Ethiopia rights body investigating uniformed fighters filmed abusing boy

ADDIS ABABA (Reuters) – Ethiopia’s state-appointed rights commission said on Monday it was investigating a video showing a group of fighters in Ethiopian army fatigues abusing and shooting a boy they accused of being from the embattled Tigray region.

The video, widely shared on social media since Friday, showed a group of men in Ethiopian army combat fatigues stoning, taunting and kicking a boy with a bloodied face, before shooting him in the stomach.

Badges on the chests of several fighters read “Ethiopian Army”. Reuters was unable to confirm their identity independently.

“We are trying to gather information on the distressing incident,” Daniel Bekele, the head of the Ethiopian Human Rights Commission (EHRC) told Reuters in a text message.

Neither Ethiopia government spokesperson Legesse Tulu, military spokesman Colonel Getnet Adane responded to requests for comment on the video.

In March the EHRC said all sides involved in the conflict in northern Ethiopia had committed human rights violations, including extrajudicial killings, which may constitute war crimes and crimes against humanity.

In the video, the fighters accuse the boy of being from the town of Abiy Addi in central Tigray, a region whose forces have been fighting the central government since November 2020.

Tigrayan leaders accuse Prime Minister Abiy Ahmed of wanting to centralise power at the expense of the regions; he accuses them of wanting to regain national power, which they lost when he was appointed in 2018.

“Don’t kill him, let him suffer,” said one man, as another adds: “He can’t talk now, we were first supposed to get information from him.”

“We should have buried him alive,” another man said.
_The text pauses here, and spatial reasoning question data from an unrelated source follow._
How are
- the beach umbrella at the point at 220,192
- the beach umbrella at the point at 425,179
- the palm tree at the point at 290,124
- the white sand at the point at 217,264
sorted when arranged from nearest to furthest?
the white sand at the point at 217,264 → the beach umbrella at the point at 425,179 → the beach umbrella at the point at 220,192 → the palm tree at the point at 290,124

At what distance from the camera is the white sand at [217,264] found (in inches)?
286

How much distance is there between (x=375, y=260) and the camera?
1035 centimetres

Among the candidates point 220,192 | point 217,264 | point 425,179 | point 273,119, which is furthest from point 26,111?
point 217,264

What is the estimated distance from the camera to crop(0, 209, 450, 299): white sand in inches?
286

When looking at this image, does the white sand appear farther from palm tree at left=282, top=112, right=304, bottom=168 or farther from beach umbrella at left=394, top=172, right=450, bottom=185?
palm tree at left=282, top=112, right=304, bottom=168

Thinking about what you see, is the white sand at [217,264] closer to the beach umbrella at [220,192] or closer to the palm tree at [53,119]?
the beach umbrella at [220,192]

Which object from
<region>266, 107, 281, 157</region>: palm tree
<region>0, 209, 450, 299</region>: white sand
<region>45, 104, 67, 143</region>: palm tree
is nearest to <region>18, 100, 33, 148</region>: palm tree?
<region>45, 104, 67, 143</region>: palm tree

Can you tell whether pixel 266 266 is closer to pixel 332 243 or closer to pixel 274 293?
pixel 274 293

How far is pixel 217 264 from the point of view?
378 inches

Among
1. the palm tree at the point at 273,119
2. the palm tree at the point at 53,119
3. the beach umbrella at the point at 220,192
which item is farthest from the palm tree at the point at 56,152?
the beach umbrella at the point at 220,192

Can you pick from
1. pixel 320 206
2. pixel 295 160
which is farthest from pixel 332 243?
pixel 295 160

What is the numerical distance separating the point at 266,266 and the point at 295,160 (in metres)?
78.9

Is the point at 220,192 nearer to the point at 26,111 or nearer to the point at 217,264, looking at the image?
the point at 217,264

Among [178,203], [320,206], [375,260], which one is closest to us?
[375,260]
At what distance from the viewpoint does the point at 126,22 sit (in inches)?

One man hands a small girl a rock to throw at the boy’s head, and later the men force bank notes into the boy’s mouth as he lies bleeding from a head wound.

Reuters was not able to verify the time and location where the video was filmed or the actions it showed. The boy’s fate was unclear.

In March, the EHRC said soldiers and regional security forces had shot dead ten civilians – Tigrayans and ethnic Gumuz – after an attack on a military convoy left 53 people dead. Some of the bodies were burned, and an eleventh Tigrayan man thrown onto the pyre alive, the commission said. The film of the flaming man trying to escape and being pushed back by uniformed security forces was posted on social media.

The government promised to punish those responsible but it is unclear if any action was taken.